• Your instructions
Copy, from the material below, each line where "site" shows up.

• Data for analysis
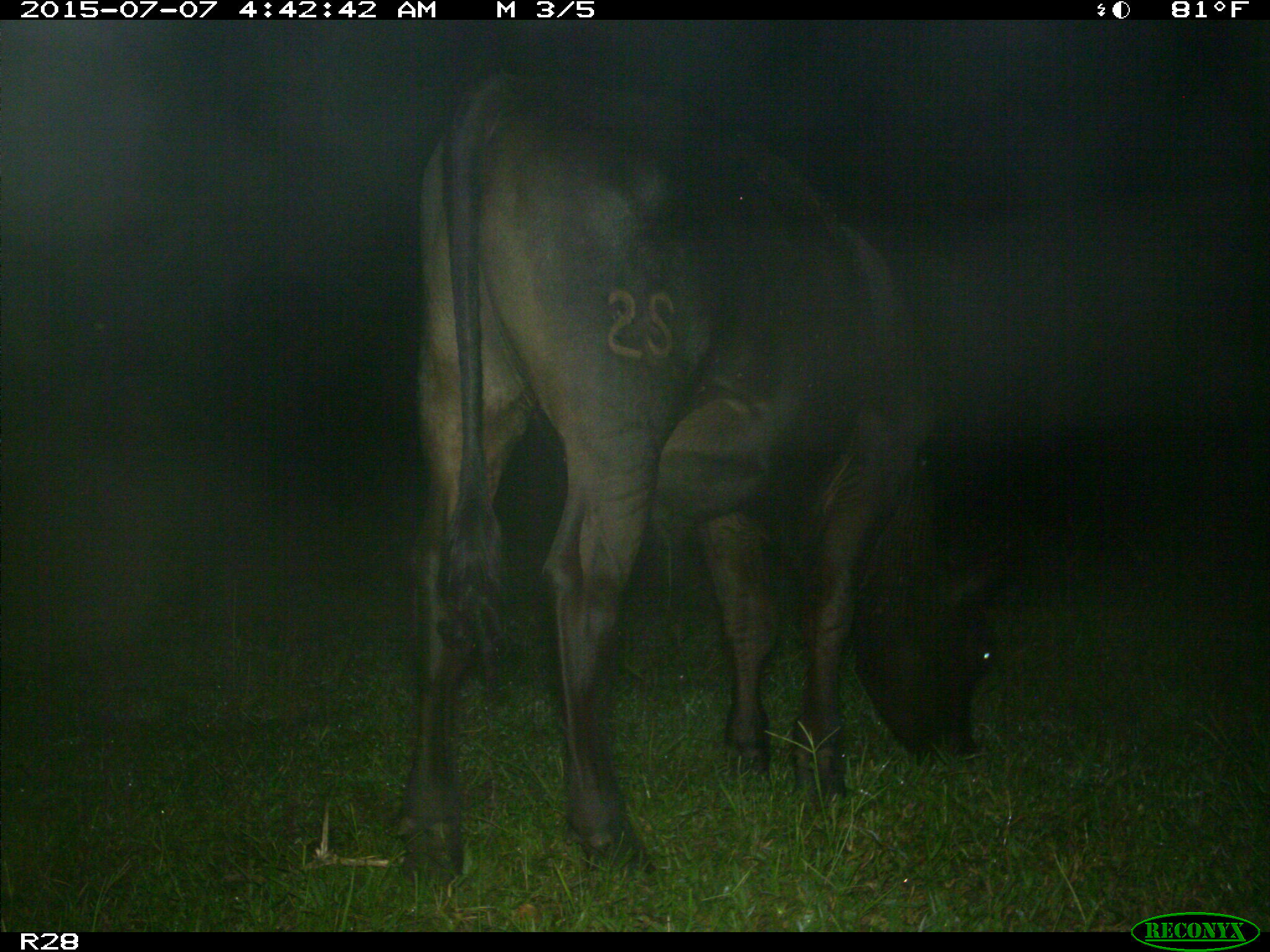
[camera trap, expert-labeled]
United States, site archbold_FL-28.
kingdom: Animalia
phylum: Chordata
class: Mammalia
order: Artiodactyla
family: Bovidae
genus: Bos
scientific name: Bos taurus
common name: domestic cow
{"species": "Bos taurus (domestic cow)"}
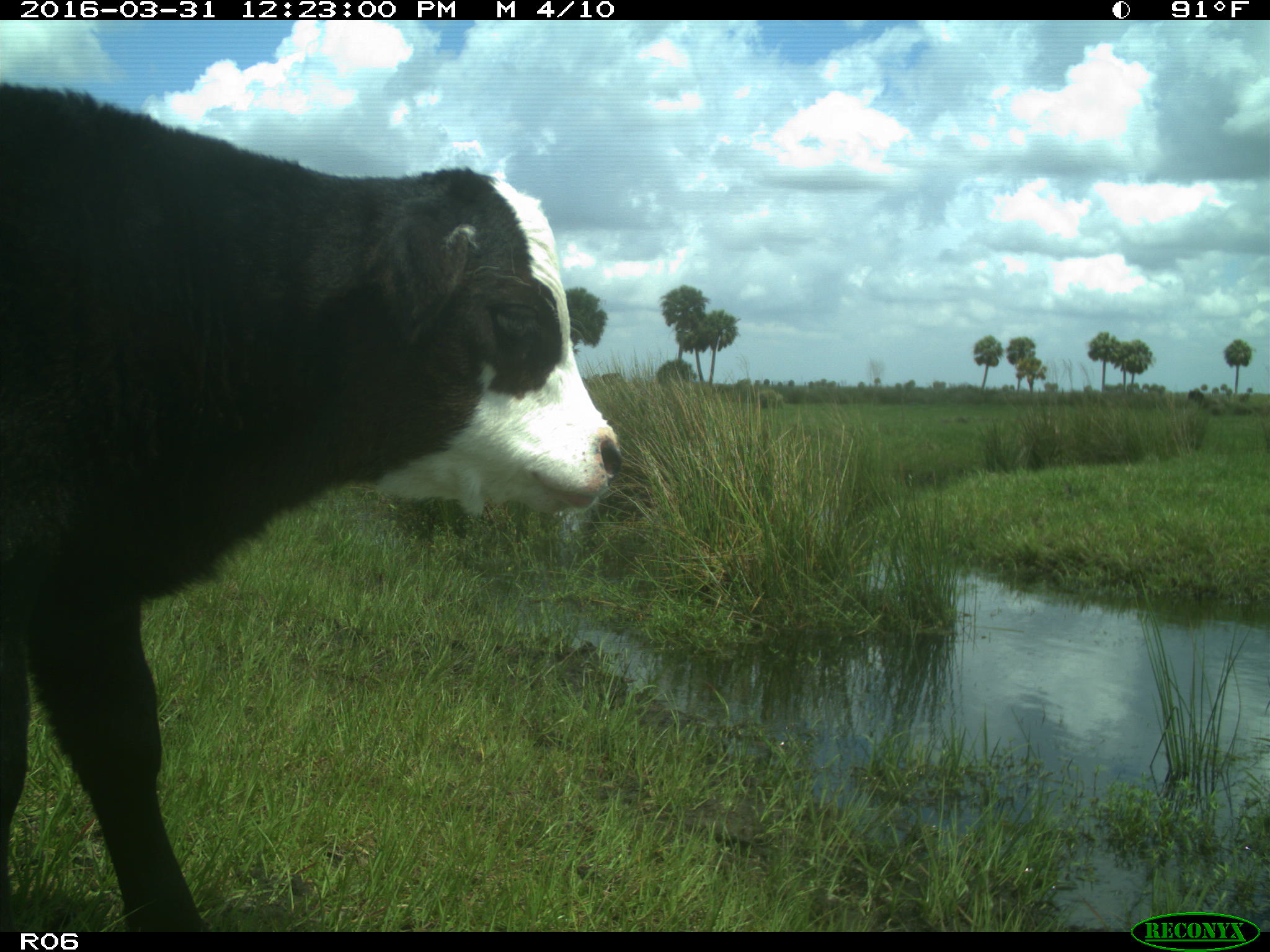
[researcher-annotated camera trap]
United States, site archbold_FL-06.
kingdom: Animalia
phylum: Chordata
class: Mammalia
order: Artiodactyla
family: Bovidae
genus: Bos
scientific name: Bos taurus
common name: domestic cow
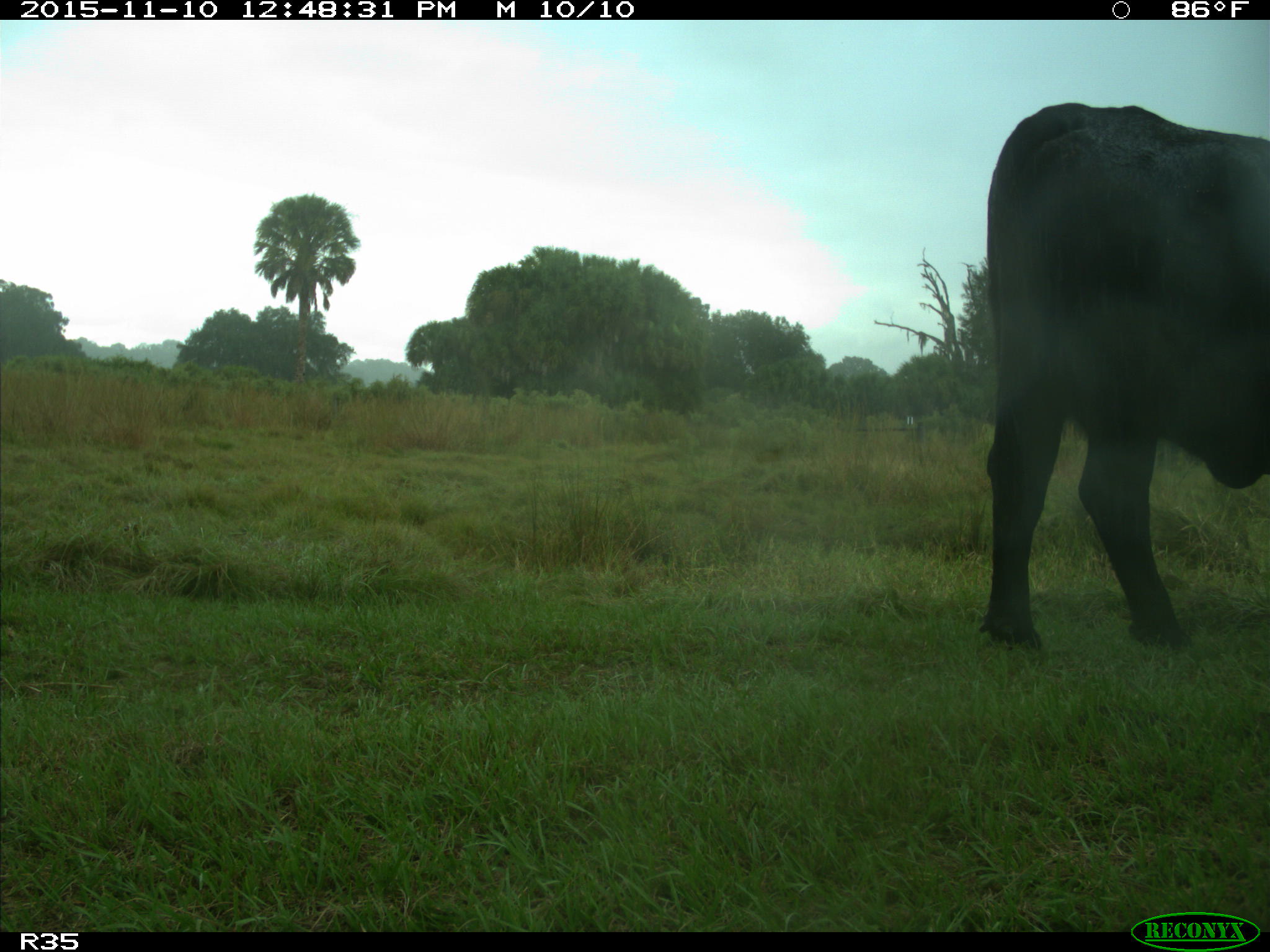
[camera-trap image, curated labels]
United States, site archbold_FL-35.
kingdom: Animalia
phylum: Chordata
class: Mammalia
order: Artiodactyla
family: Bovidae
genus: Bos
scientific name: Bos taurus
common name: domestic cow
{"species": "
* * *
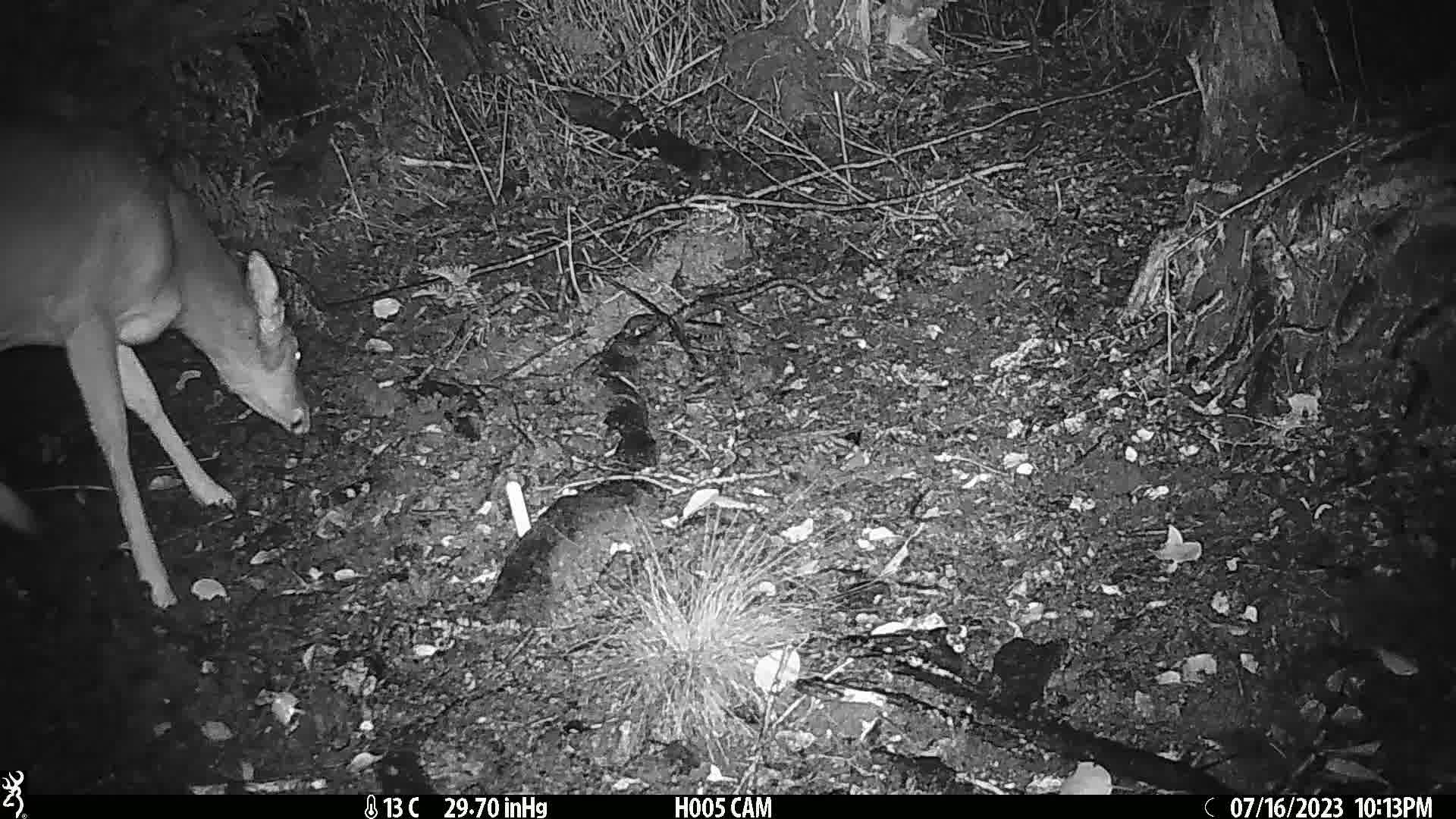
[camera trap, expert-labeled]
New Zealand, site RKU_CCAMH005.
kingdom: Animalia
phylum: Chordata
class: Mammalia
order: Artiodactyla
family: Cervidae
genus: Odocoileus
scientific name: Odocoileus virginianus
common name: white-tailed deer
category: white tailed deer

• Reply
United States, site archbold_FL-28.
United States, site archbold_FL-06.
United States, site archbold_FL-35.
New Zealand, site RKU_CCAMH005.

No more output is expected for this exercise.